** begin Data extract **

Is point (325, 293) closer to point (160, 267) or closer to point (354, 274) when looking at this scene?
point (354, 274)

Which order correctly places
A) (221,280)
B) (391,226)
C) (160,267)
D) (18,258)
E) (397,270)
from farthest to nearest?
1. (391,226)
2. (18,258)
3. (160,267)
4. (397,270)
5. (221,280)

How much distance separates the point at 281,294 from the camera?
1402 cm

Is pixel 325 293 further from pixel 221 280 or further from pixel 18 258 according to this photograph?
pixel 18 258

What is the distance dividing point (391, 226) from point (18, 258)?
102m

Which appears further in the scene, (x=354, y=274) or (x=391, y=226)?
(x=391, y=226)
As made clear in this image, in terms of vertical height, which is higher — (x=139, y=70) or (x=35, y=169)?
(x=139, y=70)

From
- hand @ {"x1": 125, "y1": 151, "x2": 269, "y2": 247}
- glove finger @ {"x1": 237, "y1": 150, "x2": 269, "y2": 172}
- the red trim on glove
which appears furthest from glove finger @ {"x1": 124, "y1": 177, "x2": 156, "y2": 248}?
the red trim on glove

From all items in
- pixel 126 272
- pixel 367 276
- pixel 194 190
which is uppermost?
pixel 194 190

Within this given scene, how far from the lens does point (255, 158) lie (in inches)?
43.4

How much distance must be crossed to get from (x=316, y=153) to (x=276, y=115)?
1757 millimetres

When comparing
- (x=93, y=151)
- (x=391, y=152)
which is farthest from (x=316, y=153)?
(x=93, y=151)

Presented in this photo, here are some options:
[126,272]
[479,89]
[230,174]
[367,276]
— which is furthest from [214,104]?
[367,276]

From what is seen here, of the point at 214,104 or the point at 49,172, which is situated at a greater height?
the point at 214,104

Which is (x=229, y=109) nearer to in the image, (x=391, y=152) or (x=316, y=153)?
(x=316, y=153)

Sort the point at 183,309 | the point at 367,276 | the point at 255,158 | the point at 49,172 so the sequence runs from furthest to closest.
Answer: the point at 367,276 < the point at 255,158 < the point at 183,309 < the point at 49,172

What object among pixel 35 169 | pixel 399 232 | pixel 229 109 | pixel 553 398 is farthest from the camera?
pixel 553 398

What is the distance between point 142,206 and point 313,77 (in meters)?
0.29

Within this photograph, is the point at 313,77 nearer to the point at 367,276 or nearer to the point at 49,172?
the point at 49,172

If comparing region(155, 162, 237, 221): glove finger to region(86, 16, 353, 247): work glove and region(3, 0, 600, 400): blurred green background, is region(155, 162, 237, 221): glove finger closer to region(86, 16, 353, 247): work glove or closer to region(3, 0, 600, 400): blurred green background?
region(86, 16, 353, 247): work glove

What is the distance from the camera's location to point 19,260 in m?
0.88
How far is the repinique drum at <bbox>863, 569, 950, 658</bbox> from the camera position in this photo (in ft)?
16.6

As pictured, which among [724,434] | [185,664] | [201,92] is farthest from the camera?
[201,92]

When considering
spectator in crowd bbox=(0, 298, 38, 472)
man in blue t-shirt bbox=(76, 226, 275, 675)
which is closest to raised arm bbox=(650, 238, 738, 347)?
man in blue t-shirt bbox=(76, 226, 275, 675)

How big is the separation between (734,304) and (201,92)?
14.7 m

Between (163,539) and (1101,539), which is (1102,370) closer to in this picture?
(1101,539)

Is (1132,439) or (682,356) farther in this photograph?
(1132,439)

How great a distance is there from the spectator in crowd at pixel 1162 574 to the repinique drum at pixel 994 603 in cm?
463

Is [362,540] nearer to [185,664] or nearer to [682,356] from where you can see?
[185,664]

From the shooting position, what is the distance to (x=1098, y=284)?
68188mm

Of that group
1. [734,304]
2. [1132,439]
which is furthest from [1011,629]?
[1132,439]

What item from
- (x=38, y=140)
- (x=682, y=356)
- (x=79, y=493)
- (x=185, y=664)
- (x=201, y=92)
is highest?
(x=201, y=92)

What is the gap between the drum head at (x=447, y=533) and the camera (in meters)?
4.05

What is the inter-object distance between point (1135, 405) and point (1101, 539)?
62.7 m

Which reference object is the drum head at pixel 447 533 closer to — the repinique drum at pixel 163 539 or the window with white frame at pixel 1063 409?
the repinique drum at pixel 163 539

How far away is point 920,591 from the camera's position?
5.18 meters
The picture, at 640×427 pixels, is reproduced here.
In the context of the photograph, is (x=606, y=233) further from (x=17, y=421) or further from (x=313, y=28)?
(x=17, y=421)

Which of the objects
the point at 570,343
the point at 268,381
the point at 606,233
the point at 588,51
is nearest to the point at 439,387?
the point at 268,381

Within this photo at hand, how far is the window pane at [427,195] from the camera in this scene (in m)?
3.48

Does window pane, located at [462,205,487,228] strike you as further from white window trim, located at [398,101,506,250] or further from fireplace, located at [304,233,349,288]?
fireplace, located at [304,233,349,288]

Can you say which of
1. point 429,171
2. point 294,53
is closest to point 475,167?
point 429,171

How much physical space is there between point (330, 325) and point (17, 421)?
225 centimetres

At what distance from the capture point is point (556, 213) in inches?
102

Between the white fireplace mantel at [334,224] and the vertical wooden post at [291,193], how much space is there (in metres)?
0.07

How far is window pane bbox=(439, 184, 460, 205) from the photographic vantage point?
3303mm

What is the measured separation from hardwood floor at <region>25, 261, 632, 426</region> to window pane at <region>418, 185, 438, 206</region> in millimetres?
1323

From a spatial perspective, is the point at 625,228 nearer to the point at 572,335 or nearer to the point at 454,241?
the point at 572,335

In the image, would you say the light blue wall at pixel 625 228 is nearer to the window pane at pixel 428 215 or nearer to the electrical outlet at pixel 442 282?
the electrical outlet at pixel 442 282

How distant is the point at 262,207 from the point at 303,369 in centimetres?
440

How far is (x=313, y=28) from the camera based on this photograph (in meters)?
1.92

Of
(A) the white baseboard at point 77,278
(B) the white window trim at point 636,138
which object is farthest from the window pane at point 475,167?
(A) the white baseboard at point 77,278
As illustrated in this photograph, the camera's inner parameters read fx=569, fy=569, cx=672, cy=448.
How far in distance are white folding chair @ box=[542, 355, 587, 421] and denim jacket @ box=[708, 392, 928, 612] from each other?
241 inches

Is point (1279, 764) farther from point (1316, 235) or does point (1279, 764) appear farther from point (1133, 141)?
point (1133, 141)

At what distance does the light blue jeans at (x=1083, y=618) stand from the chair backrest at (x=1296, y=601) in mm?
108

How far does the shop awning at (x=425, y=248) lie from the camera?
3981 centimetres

** end Data extract **

§ Short exercise: Could you update all the records above by replacing every "from the camera" with "from the viewpoint" and keeping everything else the same?

§ Written answer:
Is point (325, 293) closer to point (160, 267) or closer to point (354, 274) when looking at this scene?
point (354, 274)

Which order correctly places
A) (221,280)
B) (391,226)
C) (160,267)
D) (18,258)
E) (397,270)
from farthest to nearest?
1. (391,226)
2. (18,258)
3. (160,267)
4. (397,270)
5. (221,280)

How much distance separates the point at 281,294 from the viewpoint?
1402 cm

Is pixel 325 293 further from pixel 221 280 or further from pixel 18 258 according to this photograph?
pixel 18 258

What is the distance dividing point (391, 226) from point (18, 258)?
102m

Which appears further in the scene, (x=354, y=274) or (x=391, y=226)?
(x=391, y=226)
As made clear in this image, in terms of vertical height, which is higher — (x=139, y=70) or (x=35, y=169)?
(x=139, y=70)

From
- hand @ {"x1": 125, "y1": 151, "x2": 269, "y2": 247}
- glove finger @ {"x1": 237, "y1": 150, "x2": 269, "y2": 172}
- the red trim on glove
which appears furthest from glove finger @ {"x1": 124, "y1": 177, "x2": 156, "y2": 248}?
the red trim on glove

From all items in
- pixel 126 272
- pixel 367 276
- pixel 194 190
which is uppermost?
pixel 194 190

Within this given scene, how far from the lens does point (255, 158) lie (in inches)?
43.4

How much distance must be crossed to get from (x=316, y=153) to (x=276, y=115)?
1757 millimetres

When comparing
- (x=93, y=151)
- (x=391, y=152)
which is farthest from (x=316, y=153)?
(x=93, y=151)

Presented in this photo, here are some options:
[126,272]
[479,89]
[230,174]
[367,276]
— which is furthest from [214,104]?
[367,276]

From what is seen here, of the point at 214,104 or the point at 49,172, which is situated at a greater height?
the point at 214,104

Which is (x=229, y=109) nearer to in the image, (x=391, y=152) or (x=316, y=153)?
(x=316, y=153)

Sort the point at 183,309 | the point at 367,276 | the point at 255,158 | the point at 49,172 so the sequence runs from furthest to closest.
Answer: the point at 367,276 < the point at 255,158 < the point at 183,309 < the point at 49,172

What object among pixel 35 169 | pixel 399 232 | pixel 229 109 | pixel 553 398 is farthest from the viewpoint?
pixel 553 398

What is the distance between point 142,206 and point 313,77 (in meters)?
0.29

Within this photograph, is the point at 313,77 nearer to the point at 367,276 or nearer to the point at 49,172?
the point at 49,172

If comparing region(155, 162, 237, 221): glove finger to region(86, 16, 353, 247): work glove and region(3, 0, 600, 400): blurred green background, is region(155, 162, 237, 221): glove finger closer to region(86, 16, 353, 247): work glove or closer to region(3, 0, 600, 400): blurred green background?
region(86, 16, 353, 247): work glove

What is the distance from the viewpoint's location to point 19,260 in m?
0.88
How far is the repinique drum at <bbox>863, 569, 950, 658</bbox> from the viewpoint position in this photo (in ft)?
16.6

As pictured, which among [724,434] | [185,664] | [201,92] is farthest from the viewpoint?
[201,92]

When considering
spectator in crowd bbox=(0, 298, 38, 472)
man in blue t-shirt bbox=(76, 226, 275, 675)
which is closest to raised arm bbox=(650, 238, 738, 347)?
man in blue t-shirt bbox=(76, 226, 275, 675)

How big is the separation between (734,304) and (201,92)?
14.7 m

Between (163,539) and (1101,539), which is (1102,370) closer to in this picture?
(1101,539)

Is (1132,439) or (682,356) farther in this photograph?
(1132,439)

How great a distance is there from the spectator in crowd at pixel 1162 574 to the repinique drum at pixel 994 603 in cm?
463

Is [362,540] nearer to [185,664] or nearer to [682,356] from where you can see?
[185,664]

From the shooting position, what is the distance to (x=1098, y=284)?
68188mm

Of that group
1. [734,304]
2. [1132,439]
which is furthest from [1011,629]?
[1132,439]

What item from
- (x=38, y=140)
- (x=682, y=356)
- (x=79, y=493)
- (x=185, y=664)
- (x=201, y=92)
is highest?
(x=201, y=92)

What is the gap between the drum head at (x=447, y=533) and the camera (in meters)?
4.05

What is the inter-object distance between point (1135, 405) and point (1101, 539)?
62.7 m

Which reference object is the drum head at pixel 447 533 closer to — the repinique drum at pixel 163 539 or the window with white frame at pixel 1063 409?
the repinique drum at pixel 163 539

How far away is point 920,591 from the viewpoint's position?
5.18 meters
The picture, at 640×427 pixels, is reproduced here.
In the context of the photograph, is (x=606, y=233) further from (x=17, y=421) or further from (x=313, y=28)?
(x=17, y=421)

Which of the objects
the point at 570,343
the point at 268,381
the point at 606,233
the point at 588,51
is nearest to the point at 439,387?
the point at 268,381

Within this photo at hand, how far is the window pane at [427,195] from the viewpoint in this scene (in m)?
3.48

Does window pane, located at [462,205,487,228] strike you as further from white window trim, located at [398,101,506,250] or further from fireplace, located at [304,233,349,288]?
fireplace, located at [304,233,349,288]

Can you say which of
1. point 429,171
2. point 294,53
is closest to point 475,167?
point 429,171

How much physical space is there between point (330, 325) and point (17, 421)?
225 centimetres

At what distance from the capture point is point (556, 213) in inches?
102

Between the white fireplace mantel at [334,224] and the vertical wooden post at [291,193], how much space is there (in metres)?
0.07

How far is window pane bbox=(439, 184, 460, 205) from the photographic vantage point?
3303mm

What is the measured separation from hardwood floor at <region>25, 261, 632, 426</region> to window pane at <region>418, 185, 438, 206</region> in millimetres?
1323

From a spatial perspective, is the point at 625,228 nearer to the point at 572,335 or nearer to the point at 454,241?
the point at 572,335

In the image, would you say the light blue wall at pixel 625 228 is nearer to the window pane at pixel 428 215 or nearer to the electrical outlet at pixel 442 282?
the electrical outlet at pixel 442 282

How distant is the point at 262,207 from the point at 303,369 in centimetres?
440

How far is (x=313, y=28) from the viewpoint based on this photograph (in meters)?
1.92

Of
(A) the white baseboard at point 77,278
(B) the white window trim at point 636,138
which object is farthest from the window pane at point 475,167?
(A) the white baseboard at point 77,278
As illustrated in this photograph, the camera's inner parameters read fx=569, fy=569, cx=672, cy=448.
How far in distance are white folding chair @ box=[542, 355, 587, 421] and denim jacket @ box=[708, 392, 928, 612] from each other?
241 inches

Is point (1279, 764) farther from point (1316, 235) or does point (1279, 764) appear farther from point (1133, 141)?
point (1133, 141)

At what distance does the light blue jeans at (x=1083, y=618) stand from the chair backrest at (x=1296, y=601) in mm?
108

How far does the shop awning at (x=425, y=248) lie from the viewpoint?
3981 centimetres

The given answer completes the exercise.